The pressures of job and family don't leave much time for hobbies, but I took a personal day for myself Monday. I'm a train buff, and the big Union Pacific steam engines don't often come to the Bay Area.
The plan was to photograph No. 844 rolling through Martinez and perhaps see it at another point down the line, ideally along the Pinole waterfront.
Newspeople say they have ink in their veins; steam runs in mine. My mom and dad met at a locomotive factory in La Grange, Ill., where they both worked, my Rosie the Riveter grandmother was a lathe operator there, and my brother recently retired after almost 40 years as a railroad engineer.
- Photo slide show: Faces from the train
After dropping my son off at school I staked out a spot next to the UP tracks off Marina Vista in Martinez. It was 8:30 a.m.; the train was scheduled to be in town an hour later, but rolled through two hours later.
It was a lonely stakeout at first, but by the time the train came, some 200 folks had gathered at the Amtrak station just to the west of my position, and others were all up and down the line.
Several nice people who joined me at or near my spot; two older couples unfolded chairs and sat down; others had cameras and were scoping out the area for their great shot. Many of them, I'm sure, wouldn't have given a modern train a second look. But this was different.
No. 844 was UP's last new steam engine, built in 1944. It hauled mostly passenger trains until 1957, and spent the last few years of its regular service life pulling freight trains in Nebraska. Far more efficient diesels replaced virtually all U.S. steam engines by the late 1950s.
It is believed to be the only large steam locomotive in the U.S. that was never retired, having entered special UP service in 1962. The big Cheyenne, Wyo.-based steamer and its train are on their Western Heritage Tour, which began Saturday in Cheyenne before heading west through Utah and Nevada before crossing Donner Pass into California.
When the distinctive steam whistle finally sounded to the east, we all took our planned positions.
The steam engine — with its art-deco streamline style — was very cool, but the train — a gleaming yellow 1950s-era streamliner — was beautiful, the stuff of art-deco posters, far more glamorous than today's generic Amtrak cars.
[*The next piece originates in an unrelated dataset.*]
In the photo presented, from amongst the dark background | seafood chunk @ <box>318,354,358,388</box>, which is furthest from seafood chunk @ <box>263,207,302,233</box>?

My video camera was running on a tripod and my digital camera was clicking in my hands. The still images turned out better than the video; but my brother will like the video.
As the train pulled out, I phoned my friend Steve, who was waiting with his three sons in Crockett, alerting him that No. 844 would soon be upon him.
Then it was on to Pinole where, years earlier, I had photographed trains along the waterfront. Alas, a fence now closes off the whole area.
An attempt to double-back to Tennant Avenue failed by a minute or two. Ah, the frustrations of train-chasing.
That was enough high-pressure hobbying on a sunny day off. A leisurely drive took me to UP's Oakland freight yard to meet Steve and see the train up close.
About 100 photographers, and their vehicles — one fan even came in a taxi — had gathered there.
"It's steam ... it's alive," said Jim Maurer as the 844 steamed and hissed about 100 feet away. "I've gone as far as Inner Mongolia to see steam engines, so going to Oakland from San Jose wasn't that far."
We watched the simmering locomotive for a while, then returned to the mundane world.
One of my handful of action shots will surely find its way to my little railroad "gallery" along the stairs.